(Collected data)
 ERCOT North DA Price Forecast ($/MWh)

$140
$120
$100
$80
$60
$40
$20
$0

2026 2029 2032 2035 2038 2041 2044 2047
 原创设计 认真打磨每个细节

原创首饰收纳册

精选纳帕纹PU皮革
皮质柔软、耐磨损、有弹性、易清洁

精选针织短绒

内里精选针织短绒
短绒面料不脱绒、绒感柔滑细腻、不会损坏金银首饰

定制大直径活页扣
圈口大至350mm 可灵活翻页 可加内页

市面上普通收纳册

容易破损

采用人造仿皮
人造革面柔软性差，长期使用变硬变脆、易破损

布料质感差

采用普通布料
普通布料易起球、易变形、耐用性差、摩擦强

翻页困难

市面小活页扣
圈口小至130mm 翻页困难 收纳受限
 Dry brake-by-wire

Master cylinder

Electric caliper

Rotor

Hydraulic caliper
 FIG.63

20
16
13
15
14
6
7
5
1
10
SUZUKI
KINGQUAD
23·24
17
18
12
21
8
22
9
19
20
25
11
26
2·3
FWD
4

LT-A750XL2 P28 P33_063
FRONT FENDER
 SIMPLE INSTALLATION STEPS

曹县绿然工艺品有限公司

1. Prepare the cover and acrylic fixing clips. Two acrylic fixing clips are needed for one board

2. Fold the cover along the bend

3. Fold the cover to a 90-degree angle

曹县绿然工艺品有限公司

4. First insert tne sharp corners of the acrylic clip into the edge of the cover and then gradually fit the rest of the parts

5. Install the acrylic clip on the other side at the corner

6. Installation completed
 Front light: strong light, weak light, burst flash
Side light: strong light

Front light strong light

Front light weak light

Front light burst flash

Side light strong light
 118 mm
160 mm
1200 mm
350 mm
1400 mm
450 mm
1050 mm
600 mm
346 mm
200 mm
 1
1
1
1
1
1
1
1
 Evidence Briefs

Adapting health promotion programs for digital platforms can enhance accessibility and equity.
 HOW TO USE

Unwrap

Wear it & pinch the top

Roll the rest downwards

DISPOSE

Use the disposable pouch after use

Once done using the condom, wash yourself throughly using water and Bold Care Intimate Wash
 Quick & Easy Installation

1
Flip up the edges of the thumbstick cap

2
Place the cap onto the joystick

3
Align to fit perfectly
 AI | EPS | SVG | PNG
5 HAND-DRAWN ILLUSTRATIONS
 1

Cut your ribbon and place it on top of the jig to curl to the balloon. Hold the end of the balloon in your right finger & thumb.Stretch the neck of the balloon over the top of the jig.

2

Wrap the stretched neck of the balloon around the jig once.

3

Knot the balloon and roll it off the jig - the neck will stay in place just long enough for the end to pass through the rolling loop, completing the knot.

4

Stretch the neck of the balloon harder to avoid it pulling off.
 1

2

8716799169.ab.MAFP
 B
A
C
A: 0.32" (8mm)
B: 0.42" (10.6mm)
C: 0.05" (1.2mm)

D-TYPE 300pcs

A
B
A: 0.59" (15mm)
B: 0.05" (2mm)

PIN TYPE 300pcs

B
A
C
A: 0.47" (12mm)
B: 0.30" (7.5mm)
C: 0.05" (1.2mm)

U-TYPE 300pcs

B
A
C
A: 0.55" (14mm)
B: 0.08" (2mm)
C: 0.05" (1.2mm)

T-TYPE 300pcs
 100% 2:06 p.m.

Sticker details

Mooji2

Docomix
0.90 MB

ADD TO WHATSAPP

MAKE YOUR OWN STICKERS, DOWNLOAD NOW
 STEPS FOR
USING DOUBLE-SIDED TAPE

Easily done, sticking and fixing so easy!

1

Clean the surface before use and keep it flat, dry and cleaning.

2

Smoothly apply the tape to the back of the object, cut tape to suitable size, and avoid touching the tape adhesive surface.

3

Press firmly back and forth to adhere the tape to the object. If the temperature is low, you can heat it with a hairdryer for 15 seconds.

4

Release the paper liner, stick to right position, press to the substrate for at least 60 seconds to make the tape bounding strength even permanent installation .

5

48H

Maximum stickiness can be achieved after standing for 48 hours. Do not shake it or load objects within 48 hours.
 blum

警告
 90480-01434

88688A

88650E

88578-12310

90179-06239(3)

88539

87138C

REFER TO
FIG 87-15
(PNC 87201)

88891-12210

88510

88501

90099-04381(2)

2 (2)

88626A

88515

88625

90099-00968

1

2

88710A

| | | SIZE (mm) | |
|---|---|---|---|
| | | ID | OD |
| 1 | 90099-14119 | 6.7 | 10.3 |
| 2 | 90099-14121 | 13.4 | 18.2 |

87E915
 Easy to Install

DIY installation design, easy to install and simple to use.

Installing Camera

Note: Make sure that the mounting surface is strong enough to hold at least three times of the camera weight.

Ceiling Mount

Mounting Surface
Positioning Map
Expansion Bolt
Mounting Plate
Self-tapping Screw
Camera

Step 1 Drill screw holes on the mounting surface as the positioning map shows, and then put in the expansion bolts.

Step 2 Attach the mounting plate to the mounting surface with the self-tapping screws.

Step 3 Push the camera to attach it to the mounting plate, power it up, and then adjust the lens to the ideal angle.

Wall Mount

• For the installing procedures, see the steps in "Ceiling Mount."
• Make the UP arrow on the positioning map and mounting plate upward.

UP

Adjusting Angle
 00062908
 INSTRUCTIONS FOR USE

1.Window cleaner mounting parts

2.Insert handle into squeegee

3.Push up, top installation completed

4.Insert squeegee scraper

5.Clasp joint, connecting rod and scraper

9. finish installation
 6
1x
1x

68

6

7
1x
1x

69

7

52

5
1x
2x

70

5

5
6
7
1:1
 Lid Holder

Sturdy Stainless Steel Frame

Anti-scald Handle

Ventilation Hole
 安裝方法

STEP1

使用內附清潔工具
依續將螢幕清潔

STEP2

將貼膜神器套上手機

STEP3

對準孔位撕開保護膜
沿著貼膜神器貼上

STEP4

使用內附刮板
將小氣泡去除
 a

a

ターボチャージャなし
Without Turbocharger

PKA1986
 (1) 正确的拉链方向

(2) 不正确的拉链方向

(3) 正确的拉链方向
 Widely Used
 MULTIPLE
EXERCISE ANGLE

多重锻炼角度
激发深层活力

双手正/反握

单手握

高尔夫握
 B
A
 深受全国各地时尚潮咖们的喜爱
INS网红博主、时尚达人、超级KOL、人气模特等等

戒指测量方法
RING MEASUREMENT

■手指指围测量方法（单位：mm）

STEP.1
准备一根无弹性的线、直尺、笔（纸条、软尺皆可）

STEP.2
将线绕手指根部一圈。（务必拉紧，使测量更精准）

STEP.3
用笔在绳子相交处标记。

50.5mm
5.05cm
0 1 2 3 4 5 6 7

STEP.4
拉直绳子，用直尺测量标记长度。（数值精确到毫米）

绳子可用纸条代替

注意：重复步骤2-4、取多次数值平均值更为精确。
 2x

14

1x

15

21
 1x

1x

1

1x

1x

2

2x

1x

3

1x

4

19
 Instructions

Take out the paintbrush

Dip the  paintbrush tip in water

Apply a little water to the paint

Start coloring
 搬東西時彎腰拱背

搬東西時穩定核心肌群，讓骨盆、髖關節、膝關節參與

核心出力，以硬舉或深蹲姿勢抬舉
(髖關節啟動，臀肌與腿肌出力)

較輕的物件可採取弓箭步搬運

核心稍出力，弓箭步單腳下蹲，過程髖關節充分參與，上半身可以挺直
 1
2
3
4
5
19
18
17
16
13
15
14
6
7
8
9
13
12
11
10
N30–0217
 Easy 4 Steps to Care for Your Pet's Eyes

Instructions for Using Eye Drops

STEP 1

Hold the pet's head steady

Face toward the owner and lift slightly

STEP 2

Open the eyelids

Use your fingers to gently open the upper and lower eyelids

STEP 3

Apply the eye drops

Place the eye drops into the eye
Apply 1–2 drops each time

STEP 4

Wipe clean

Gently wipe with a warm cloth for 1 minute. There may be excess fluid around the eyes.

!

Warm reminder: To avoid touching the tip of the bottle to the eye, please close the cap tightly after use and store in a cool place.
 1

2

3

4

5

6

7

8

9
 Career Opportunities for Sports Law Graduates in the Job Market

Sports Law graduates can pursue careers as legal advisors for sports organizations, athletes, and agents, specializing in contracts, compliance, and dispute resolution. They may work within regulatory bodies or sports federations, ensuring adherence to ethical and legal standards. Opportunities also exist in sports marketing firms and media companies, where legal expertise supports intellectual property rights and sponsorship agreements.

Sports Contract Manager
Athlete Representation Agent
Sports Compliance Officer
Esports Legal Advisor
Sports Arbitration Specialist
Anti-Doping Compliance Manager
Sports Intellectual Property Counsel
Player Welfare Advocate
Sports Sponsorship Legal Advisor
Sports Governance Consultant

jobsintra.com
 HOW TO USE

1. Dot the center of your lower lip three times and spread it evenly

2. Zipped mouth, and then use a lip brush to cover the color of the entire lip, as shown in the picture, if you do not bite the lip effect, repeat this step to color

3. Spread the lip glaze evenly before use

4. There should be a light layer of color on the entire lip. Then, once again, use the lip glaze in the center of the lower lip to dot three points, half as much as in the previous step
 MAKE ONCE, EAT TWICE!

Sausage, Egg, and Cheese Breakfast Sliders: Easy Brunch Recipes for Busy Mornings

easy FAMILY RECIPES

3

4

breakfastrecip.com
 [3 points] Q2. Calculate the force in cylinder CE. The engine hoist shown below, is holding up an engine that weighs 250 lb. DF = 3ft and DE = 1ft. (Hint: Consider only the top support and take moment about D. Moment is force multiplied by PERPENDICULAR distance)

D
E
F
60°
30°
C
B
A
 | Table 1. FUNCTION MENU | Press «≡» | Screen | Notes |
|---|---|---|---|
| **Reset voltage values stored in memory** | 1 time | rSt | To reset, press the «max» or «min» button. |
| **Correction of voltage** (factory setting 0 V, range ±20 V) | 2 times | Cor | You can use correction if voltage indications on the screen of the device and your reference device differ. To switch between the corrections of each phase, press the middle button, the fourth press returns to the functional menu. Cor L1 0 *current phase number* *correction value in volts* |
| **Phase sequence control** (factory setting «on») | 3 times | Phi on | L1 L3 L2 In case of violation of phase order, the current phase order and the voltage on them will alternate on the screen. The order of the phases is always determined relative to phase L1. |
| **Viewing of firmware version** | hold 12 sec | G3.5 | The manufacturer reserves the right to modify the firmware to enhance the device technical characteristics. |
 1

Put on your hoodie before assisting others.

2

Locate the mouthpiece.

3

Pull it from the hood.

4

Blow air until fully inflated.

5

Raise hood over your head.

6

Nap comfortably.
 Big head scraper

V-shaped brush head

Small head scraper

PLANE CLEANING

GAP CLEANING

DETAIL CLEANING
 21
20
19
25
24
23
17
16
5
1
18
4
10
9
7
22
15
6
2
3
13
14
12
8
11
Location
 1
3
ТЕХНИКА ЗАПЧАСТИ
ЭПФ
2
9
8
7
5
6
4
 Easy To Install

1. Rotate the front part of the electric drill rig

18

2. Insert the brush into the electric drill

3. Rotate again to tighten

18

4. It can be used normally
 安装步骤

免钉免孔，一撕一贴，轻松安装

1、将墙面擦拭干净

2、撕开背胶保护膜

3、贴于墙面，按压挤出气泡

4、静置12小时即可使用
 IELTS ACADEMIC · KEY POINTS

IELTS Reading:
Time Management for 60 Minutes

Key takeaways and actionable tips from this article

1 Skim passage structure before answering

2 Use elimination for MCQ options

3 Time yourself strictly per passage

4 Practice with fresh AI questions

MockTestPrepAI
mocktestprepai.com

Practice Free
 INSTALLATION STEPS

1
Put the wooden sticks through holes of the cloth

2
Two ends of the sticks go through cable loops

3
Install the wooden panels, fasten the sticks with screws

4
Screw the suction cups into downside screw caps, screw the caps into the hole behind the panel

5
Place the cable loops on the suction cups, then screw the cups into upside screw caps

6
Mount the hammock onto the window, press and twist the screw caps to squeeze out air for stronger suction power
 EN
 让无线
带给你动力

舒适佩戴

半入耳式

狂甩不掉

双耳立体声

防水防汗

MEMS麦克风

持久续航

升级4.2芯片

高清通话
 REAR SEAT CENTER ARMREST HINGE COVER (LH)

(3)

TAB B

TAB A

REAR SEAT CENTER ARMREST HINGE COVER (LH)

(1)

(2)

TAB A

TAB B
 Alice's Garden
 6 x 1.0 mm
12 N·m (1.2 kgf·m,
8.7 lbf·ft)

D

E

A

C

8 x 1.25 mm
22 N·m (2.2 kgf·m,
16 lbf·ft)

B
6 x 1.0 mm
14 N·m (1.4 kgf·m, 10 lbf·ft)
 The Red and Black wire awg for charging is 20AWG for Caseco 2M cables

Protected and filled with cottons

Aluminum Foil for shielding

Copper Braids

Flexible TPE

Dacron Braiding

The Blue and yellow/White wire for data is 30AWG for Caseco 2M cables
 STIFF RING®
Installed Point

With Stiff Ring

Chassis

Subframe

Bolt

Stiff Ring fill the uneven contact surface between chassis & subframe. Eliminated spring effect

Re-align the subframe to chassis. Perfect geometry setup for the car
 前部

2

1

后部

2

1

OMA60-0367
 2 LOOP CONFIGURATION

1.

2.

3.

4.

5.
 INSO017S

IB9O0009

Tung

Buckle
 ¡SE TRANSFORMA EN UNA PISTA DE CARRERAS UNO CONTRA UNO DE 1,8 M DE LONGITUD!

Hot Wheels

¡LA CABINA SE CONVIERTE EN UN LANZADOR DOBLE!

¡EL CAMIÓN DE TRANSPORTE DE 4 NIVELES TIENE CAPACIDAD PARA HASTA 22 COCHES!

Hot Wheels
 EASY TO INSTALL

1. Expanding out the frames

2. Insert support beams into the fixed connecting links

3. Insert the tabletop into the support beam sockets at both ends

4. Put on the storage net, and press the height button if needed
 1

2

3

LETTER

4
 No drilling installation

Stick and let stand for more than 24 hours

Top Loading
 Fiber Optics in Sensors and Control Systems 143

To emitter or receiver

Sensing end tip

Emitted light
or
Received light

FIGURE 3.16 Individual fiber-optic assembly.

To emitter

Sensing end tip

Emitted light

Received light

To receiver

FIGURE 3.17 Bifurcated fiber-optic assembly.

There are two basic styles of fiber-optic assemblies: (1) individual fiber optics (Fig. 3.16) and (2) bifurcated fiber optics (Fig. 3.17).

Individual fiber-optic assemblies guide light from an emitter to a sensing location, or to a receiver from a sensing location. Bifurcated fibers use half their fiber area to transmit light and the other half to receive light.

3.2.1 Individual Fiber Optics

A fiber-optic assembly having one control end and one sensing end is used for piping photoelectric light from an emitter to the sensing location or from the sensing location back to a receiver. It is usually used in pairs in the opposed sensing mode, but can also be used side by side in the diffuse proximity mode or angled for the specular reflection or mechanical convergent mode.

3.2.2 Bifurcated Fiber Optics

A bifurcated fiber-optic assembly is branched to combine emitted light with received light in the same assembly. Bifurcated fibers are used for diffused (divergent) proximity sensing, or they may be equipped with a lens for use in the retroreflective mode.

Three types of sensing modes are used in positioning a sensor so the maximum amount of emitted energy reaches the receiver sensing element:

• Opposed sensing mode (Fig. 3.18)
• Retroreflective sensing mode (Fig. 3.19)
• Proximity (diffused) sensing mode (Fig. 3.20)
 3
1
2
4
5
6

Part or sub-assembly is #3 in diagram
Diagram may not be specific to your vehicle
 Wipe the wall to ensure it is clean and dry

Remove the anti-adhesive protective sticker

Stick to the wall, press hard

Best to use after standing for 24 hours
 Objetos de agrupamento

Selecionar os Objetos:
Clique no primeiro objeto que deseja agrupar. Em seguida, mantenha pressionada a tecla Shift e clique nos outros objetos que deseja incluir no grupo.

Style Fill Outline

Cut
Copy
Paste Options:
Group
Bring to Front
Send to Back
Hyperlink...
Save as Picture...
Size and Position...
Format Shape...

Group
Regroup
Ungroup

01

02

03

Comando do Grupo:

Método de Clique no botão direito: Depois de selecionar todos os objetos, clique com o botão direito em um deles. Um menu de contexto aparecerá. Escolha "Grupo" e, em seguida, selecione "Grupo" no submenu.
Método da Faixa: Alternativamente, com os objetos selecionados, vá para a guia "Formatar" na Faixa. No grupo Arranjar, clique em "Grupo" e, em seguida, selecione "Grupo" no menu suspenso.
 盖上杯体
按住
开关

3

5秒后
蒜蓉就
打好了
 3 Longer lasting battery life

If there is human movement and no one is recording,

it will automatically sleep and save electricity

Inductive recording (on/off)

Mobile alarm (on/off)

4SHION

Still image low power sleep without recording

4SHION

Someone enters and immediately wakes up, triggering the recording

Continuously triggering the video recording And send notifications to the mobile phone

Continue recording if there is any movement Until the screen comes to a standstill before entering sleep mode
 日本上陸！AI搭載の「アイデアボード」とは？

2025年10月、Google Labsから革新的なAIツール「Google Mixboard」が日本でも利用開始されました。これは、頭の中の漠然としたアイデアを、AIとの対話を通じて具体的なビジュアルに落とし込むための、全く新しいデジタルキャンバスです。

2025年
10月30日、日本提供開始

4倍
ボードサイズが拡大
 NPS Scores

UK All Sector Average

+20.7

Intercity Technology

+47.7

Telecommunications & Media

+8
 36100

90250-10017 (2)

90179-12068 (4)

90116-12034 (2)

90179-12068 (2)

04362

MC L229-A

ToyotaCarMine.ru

= DIRECTIONS =
Above are the records. Print exactly, and only, the lines from the line with "Stiff Ring fill" to the line with "1. Expanding out the frames", both inclusive.

= COMPLETED EXERCISE =
Stiff Ring fill the uneven contact surface between chassis & subframe. Eliminated spring effect

Re-align the subframe to chassis. Perfect geometry setup for the car
 前部

2

1

后部

2

1

OMA60-0367
 2 LOOP CONFIGURATION

1.

2.

3.

4.

5.
 INSO017S

IB9O0009

Tung

Buckle
 ¡SE TRANSFORMA EN UNA PISTA DE CARRERAS UNO CONTRA UNO DE 1,8 M DE LONGITUD!

Hot Wheels

¡LA CABINA SE CONVIERTE EN UN LANZADOR DOBLE!

¡EL CAMIÓN DE TRANSPORTE DE 4 NIVELES TIENE CAPACIDAD PARA HASTA 22 COCHES!

Hot Wheels
 EASY TO INSTALL

1. Expanding out the frames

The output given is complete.